Hi I am at 2 minds about window 10 update.i have window 7 home which I am happy with.
I have read as much as I can about window 10.
It says its free for first year then we must pay. is that a 1 off payment.
should i wait and see what the reviews are about window 10 or go ahead and update.


----------



## joe957 (Mar 2, 2015)

> Windows 10 will be free for the first year to all Windows 7, Windows 8.1 and Phone 8.1 users. (July 29th 2015 to July 29th 2016)





> *Once you upgrade within the first year for free, its yours forever at no additional cost.*


http://answers.microsoft.com/en-us/...e/9b572810-1139-4668-a6bd-0d9c7e1a6aca?auth=1


----------



## etaf (Oct 2, 2003)

> It says its free for first year then we must pay. is that a 1 off payment.

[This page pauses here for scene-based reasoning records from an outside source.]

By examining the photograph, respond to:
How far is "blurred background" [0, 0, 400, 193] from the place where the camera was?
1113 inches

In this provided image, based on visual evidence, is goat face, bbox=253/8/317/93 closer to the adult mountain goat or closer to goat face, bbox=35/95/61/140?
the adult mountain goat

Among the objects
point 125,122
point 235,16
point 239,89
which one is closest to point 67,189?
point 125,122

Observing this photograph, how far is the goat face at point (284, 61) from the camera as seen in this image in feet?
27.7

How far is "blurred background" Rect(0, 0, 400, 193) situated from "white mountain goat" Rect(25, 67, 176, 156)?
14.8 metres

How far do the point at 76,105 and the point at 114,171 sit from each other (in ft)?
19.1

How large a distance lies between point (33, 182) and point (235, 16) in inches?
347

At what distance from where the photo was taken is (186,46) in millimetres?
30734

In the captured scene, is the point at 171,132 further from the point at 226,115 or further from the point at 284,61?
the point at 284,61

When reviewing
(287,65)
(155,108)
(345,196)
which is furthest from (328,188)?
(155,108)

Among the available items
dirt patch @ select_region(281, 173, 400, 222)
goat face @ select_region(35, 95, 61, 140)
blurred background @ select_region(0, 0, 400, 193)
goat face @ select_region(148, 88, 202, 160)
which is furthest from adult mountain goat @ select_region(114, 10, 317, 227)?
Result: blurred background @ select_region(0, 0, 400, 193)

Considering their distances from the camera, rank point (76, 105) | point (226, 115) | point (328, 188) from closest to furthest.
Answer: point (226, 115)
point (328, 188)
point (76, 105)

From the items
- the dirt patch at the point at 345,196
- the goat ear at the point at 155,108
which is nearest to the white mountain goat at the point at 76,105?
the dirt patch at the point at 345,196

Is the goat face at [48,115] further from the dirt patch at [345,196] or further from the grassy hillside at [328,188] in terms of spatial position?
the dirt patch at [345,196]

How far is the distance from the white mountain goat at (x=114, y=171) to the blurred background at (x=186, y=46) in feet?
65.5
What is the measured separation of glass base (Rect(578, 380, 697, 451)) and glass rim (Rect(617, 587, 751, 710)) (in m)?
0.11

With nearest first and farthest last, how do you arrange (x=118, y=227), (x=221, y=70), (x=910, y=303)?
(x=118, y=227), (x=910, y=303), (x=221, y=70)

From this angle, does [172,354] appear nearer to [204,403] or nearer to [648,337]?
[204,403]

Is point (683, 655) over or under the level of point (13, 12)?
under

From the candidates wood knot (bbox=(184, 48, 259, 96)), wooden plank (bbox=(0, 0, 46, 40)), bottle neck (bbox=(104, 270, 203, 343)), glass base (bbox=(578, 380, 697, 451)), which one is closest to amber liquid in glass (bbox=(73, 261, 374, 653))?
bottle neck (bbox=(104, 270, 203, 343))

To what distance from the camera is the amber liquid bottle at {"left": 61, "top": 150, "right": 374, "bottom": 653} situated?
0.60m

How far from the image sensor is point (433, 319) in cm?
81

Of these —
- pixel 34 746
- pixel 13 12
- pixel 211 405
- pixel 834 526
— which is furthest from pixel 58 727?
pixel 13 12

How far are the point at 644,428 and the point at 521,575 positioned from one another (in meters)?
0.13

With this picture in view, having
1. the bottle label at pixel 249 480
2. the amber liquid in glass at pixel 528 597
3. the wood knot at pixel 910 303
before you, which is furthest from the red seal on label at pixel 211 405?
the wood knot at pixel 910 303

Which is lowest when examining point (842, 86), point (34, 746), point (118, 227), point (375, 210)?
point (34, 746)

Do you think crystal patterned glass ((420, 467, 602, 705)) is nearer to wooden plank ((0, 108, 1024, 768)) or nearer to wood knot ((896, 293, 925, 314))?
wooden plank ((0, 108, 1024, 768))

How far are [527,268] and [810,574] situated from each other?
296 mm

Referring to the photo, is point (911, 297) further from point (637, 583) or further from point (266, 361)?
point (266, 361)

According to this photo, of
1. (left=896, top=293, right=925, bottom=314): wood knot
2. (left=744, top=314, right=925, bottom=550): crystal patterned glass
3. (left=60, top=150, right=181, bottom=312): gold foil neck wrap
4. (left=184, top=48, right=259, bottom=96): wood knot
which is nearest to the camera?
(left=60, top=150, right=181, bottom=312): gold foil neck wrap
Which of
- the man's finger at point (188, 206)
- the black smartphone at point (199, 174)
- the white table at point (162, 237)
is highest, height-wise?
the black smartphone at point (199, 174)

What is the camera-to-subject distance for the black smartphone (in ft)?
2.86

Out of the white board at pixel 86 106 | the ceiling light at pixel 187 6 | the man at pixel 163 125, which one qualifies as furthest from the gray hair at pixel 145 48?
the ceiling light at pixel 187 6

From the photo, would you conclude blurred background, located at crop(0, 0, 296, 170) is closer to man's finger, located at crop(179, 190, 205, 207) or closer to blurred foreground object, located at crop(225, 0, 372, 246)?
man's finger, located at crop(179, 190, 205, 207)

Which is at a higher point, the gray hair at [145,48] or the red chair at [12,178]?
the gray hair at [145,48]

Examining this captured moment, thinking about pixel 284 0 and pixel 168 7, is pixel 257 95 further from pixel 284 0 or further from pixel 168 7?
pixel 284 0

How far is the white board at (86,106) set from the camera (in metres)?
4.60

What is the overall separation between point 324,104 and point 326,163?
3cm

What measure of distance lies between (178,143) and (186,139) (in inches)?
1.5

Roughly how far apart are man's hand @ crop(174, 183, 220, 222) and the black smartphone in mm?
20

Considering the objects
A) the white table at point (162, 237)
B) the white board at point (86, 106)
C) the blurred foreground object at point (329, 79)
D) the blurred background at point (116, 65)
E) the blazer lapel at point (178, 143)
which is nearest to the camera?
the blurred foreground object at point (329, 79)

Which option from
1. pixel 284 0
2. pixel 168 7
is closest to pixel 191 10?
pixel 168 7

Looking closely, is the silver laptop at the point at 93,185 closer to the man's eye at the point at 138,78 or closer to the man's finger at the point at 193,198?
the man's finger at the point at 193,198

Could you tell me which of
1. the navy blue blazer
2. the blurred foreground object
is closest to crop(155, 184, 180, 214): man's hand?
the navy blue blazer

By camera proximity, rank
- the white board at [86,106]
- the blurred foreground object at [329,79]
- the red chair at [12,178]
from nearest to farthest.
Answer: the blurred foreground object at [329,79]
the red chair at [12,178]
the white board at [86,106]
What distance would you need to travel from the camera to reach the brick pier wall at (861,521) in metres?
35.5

 you would pay for the upgrade after the first year.
So if you are planning to upgrade, just make sure you do that before the year is up
Also make sure you have a full backup of all your data

It maybe worth waiting to see how the first few upgrades work - there will be 100's 
Also new PC will all have W10 on - so it wont take long to see any issues

I have been running w10 preview for a few weeks and it appears very stable 
Also left it running a lot of batch jobs and programs that run regularly - and all appears stable and working well so far
Installed a few other programs on to see how it works - and they appear OK


----------